Schwantz has already been inducted into the AMA’s (American Motorcyclist Association) Hall of Fame in 1999 and the Fédération Internationale de Motocyclisme (FIM) has since retired his #34 race number in honour of his contributions to the sport besides naming him as a “Legend” in 2000.
Schwantz was born in Houston, Texas to parents who owned a motorcycle shop. He started riding when he was just 3 years old, before competing as a trials rider in the footsteps of his uncle Darryl Hurst whose racing number was 34. He progressed from trials to motocross in his teens and became the regional champion. However, a bad crash in the 1983 Houston Supercross saw him quitting the sport.

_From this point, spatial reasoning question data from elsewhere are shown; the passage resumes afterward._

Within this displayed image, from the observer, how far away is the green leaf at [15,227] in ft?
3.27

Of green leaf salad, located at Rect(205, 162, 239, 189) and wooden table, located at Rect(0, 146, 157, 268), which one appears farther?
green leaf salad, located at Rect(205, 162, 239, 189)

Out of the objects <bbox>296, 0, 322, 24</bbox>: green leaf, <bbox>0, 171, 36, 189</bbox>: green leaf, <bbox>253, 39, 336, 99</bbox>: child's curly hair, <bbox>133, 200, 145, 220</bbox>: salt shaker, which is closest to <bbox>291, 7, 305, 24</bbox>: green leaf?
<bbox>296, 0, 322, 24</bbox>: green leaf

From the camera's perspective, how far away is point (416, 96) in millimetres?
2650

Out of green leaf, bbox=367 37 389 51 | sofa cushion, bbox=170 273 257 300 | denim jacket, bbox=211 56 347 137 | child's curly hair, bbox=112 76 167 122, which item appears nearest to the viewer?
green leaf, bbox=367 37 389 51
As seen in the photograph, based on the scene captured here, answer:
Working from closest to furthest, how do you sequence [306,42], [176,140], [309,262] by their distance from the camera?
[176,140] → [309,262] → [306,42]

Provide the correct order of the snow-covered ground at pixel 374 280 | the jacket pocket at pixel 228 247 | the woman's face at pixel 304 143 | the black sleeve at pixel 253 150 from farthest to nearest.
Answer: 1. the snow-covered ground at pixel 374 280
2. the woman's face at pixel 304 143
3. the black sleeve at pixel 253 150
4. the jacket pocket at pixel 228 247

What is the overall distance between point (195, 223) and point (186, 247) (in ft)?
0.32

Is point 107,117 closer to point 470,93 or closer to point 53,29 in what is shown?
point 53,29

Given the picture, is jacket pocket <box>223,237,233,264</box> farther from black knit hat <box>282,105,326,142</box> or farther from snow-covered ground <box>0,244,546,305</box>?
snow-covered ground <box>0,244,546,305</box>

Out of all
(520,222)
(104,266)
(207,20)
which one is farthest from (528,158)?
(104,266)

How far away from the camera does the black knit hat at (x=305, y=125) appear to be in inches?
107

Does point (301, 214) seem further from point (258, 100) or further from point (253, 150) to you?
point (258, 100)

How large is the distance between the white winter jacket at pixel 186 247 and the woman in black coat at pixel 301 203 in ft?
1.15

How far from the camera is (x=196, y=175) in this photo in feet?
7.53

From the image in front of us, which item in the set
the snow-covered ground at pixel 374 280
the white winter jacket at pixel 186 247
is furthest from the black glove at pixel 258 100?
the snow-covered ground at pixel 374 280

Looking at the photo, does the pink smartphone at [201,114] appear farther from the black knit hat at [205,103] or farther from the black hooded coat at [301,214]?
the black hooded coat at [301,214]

During the next year, the Yoshimura Suzuki Superbike team held an audition for riders. Among those who decided to try out was Kevin Schwantz, and the rest was history.
He soon moved up to the World 500cc GP class, where his fiercest AMA Superbike rival, Wayne Rainey had moved to as well. The pair would battle incessantly between themselves and other great riders such as Mick Doohan, Wayne Gardner, John Kocinski, Eddie Lawson, Randy Mamola, et al.
While Schwantz’s smoking rear tyre powerslides won him many admirers, it was his do-or-die attitude that won him endless veneration until this day. In fact, a young Valentino Rossi was also a great fan of #34.